Responsible for functions and activities related to obtaining insurance precertification/authorization for procedures, infusions, and diagnostic services on behalf of the patient and the Practice, including, but not limited to, accurate and complete patient registration in the electronic scheduling and billing system, insurance verification and updates, contacting third party payers via phone, fax and internet to obtain necessary approvals and communicating results to the patient, physician and other staff.
Responsible for denial investigation and working with billing department to correct denials and communicate with providers.
This position requires a working knowledge of Medicare, Medicaid and Commercial insurance plans, medical terminology, billing, and supervisory experience.

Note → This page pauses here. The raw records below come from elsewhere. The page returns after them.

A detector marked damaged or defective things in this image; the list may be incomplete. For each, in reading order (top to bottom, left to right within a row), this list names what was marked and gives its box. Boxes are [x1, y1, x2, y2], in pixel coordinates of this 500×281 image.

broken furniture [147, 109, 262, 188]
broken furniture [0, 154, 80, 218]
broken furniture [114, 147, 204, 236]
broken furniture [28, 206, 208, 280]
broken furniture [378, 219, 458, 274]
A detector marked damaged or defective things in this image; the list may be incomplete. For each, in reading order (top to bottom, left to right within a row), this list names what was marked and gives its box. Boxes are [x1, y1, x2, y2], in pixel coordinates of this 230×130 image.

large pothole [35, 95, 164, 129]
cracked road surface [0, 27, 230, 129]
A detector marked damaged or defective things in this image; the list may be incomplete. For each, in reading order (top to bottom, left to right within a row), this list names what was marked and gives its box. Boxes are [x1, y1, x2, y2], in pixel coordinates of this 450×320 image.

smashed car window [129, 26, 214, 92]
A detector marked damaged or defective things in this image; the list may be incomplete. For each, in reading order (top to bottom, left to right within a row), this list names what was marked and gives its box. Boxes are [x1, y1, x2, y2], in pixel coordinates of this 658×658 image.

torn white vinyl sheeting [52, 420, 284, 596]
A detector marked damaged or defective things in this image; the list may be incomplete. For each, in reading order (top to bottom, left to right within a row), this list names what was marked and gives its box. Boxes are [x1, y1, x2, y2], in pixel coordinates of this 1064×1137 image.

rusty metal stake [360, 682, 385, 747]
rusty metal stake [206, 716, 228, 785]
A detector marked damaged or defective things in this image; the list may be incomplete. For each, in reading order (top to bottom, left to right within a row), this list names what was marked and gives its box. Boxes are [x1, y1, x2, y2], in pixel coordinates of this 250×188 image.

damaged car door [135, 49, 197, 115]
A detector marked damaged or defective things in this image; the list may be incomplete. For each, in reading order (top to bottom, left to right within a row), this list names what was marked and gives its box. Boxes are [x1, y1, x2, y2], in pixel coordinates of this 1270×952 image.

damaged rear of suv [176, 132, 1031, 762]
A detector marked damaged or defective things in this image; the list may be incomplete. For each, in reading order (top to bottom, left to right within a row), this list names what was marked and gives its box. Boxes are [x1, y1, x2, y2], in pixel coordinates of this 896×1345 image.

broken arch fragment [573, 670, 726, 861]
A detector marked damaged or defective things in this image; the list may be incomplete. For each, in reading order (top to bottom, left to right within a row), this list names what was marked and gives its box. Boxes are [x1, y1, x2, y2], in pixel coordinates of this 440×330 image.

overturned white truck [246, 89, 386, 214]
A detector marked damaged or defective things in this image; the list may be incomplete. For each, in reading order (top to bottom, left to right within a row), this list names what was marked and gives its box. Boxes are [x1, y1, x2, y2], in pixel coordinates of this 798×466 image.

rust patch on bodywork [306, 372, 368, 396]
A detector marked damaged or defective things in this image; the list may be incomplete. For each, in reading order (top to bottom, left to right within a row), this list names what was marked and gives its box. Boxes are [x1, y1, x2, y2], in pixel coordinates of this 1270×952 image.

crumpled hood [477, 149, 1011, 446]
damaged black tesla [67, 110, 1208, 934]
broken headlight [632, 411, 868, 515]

It requires strong verbal and written communication, customer service and organizational skills.
QUALIFICATIONS/REQUIREMENTS: * High School diploma is required, Associates Degree preferred.
* Office management, supervisory experience and minimum of 2 years administrative experience is required.
* 1 to 2 years of previous insurance verification, pre-certification/pre-authorization, medical billing, or other related experience in healthcare environment.
* High level of competency with computers, electronic medical records, the Internet, and computer software such as MS Office or equivalent is required.
* Knowledge of medical office operations, coding and billing, medical terminology and third party insurance processes is required.
* Demonstrated ability to prioritize and manage multiple tasks and demands given tight time constraints while ensuring a high degree of accuracy and attention to detail.
Must be able to manage time efficiently with minimal supervision.